Delegation involves one agent spawning sub-agents to handle specific subtasks, such as determining database schemas. This is the most common and straightforward multi-agent pattern, frequently implemented through coding tools with sub-agents.

Creator-Verifier establishes separation of concerns where one agent builds something and another independently checks the work. This pattern is critical because the implementing agent has cost bias—it wants its code to work—while a fresh agent with fresh context is more likely to identify issues, mirroring why humans perform code reviews.

Direct Communication allows agents to interact without central coordination, similar to direct messaging. However, Factory acknowledges this pattern is difficult to implement correctly because state fragments across conversations without a coordinator providing a single source of truth.

Negotiation occurs when agents communicate about shared resources, such as APIs or portions of a codebase. Importantly, negotiation doesn’t need to be adversarial; the best use cases involve positive-sum trading where agents can achieve win-win outcomes.

Broadcast enables one agent to send information to many recipients, handling status updates, new context, and shared constraints. While less flashy than other patterns, broadcast is critical for maintaining coherence during long-running tasks.

Missions deliberately incorporates four of these five patterns—delegation, creator-verifier, broadcast, and negotiation—into a unified workflow, notably excluding only direct communication to maintain centralized state management.

Three-Role Architecture

The system employs a three-role architecture that distributes responsibilities across specialized agent types:

Orchestrators handle planning and strategic decision-making. When users describe their goals, the orchestrator acts as a sounding board, asking strategic questions and checking for unclear requirements. It produces comprehensive plans including features, milestones, and critically, a validation contract that defines what “done” means before any coding begins. This pre-implementation definition of success criteria is fundamental to the system’s ability to maintain correctness over extended execution periods.

Workers handle implementation with clean context, free from accumulated baggage or degraded attention. Each worker receives its specific feature specification, implements it, and commits through Git, allowing subsequent workers to inherit a clean slate and working codebase. The system runs workers serially rather than in parallel, which may seem counterintuitive but dramatically reduces error rates by eliminating conflicts, duplicate work, and inconsistent architectural decisions.

Validators handle verification through two distinct types: scrutiny validators and user testing validators. This dual validation approach represents a significant innovation in autonomous software development systems.
______
=== Tasks ===
**a)** In the passage on multi-agent patterns, reproduce the text from "Creator-Verifier establishes separation" to "perform code reviews.".
**b)** Answer these questions from the passage on multi-agent patterns:
(i) Which of the five patterns does Missions leave out of its workflow?
(ii) Does the system run workers serially or in parallel?
(iii) What are the two types of validators?
**c)** Continue the passage on multi-agent patterns from its final sentence.
______
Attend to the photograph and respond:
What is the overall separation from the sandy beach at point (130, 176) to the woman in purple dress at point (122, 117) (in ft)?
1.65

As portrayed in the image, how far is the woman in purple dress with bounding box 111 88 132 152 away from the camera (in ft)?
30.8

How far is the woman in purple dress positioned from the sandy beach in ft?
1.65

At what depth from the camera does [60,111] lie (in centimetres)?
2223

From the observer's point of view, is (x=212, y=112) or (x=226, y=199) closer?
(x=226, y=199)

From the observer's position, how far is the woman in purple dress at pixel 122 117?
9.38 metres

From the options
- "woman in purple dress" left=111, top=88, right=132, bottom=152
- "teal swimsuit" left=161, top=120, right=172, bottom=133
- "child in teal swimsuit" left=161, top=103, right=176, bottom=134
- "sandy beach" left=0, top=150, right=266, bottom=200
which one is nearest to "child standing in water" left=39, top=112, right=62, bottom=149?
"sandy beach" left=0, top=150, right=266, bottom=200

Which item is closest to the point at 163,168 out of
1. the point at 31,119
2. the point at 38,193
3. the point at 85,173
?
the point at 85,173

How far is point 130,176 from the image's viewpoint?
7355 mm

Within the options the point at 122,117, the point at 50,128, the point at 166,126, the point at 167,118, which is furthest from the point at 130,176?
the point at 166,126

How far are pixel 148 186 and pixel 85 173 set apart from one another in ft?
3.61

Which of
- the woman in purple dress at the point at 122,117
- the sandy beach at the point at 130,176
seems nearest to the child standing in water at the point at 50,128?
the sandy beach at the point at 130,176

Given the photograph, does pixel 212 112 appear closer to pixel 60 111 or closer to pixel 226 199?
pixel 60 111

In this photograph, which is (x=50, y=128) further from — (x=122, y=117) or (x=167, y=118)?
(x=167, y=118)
______
=== Results of the exercise ===
**a)**
Creator-Verifier establishes separation of concerns where one agent builds something and another independently checks the work. This pattern is critical because the implementing agent has cost bias—it wants its code to work—while a fresh agent with fresh context is more likely to identify issues, mirroring why humans perform code reviews.

**b)**
(i) Direct communication.
(ii) Serially.
(iii) Scrutiny validators and user testing validators.

**c)**
Advanced Validation Strategy

The validation approach distinguishes Missions from typical coding agents and is central to enabling multi-day autonomous execution. Factory recognized a fundamental problem with conventional agent validation: when an agent writes code and then writes tests for that code, the tests end up shaped by the implementation rather than by the intended behavior. Tests written after implementation don’t catch bugs—they confirm decisions. This leads to inevitable drift in systems attempting long-running autonomous execution.

The validation contract addresses this by being written during planning, before any code exists, defining correctness independently of implementation. For complex projects, these contracts can contain hundreds of assertions. Each feature is assigned one or more assertions it must satisfy, and the sum of all features must ensure every assertion is covered.

After each milestone of features, two validator types execute:

Scrutiny validators perform traditional verification including running test suites, type checking, and linting. Critically, they also spawn dedicated code review agents for each completed feature within the milestone. These review agents have never seen the code before and are not invested in the implementation, making validation adversarial by design.

User testing validators act as QA engineers, spawning the actual application and interacting with it through computer use or similar technologies. They fill out forms, verify pages render correctly, click buttons, and ensure functional flows work holistically. This behavioral validation asks “does this work end-to-end?” rather than just “does the code look right?” Significantly, most mission wall clock time is spent here waiting for real-world execution rather than generating tokens, representing a deliberate tradeoff prioritizing correctness over raw speed.

Neither validator type has seen the code before validation, ensuring fresh perspective and avoiding confirmation bias. This adversarial validation design is essential for catching issues that would otherwise compound over multi-day execution.

Structured Handoffs and Context Preservation

For systems running multiple days, preserving context between agents is as critical as catching bugs. Factory implements structured handoffs where workers don’t simply indicate completion but fill out detailed reports covering what was completed, what remains undone, what commands were executed with their exit codes, what issues were discovered, and whether procedures defined by the orchestrator were followed.

This structured approach enables self-healing behavior. Errors get caught at milestone boundaries, corrective work gets scoped, and the mission pulls itself back on track not by hoping agents remember what happened but by forcing them to document it and explicitly address issues. This represents a sophisticated approach to state management in multi-agent systems that many production deployments struggle with.

Serial Execution with Targeted Parallelization

Factory made a counterintuitive architectural decision to run features serially rather than in parallel, despite parallel execution seeming like an obvious way to achieve higher throughput. Their experience showed that in software development domains, parallel agent execution leads to agents conflicting, stepping on each other’s changes, duplicating work, and making inconsistent architectural decisions. The coordination overhead eliminates speed gains while burning tokens.

The Missions approach runs one worker or validator at any given time, but allows parallelization for read-only operations within features, such as searching codebases or researching APIs. Within validators, code review also parallelizes since it’s read-only. This “serial execution with targeted internal parallelization” appears slower on paper but dramatically reduces error rates, and when tasks run for days, this correctness compounds significantly.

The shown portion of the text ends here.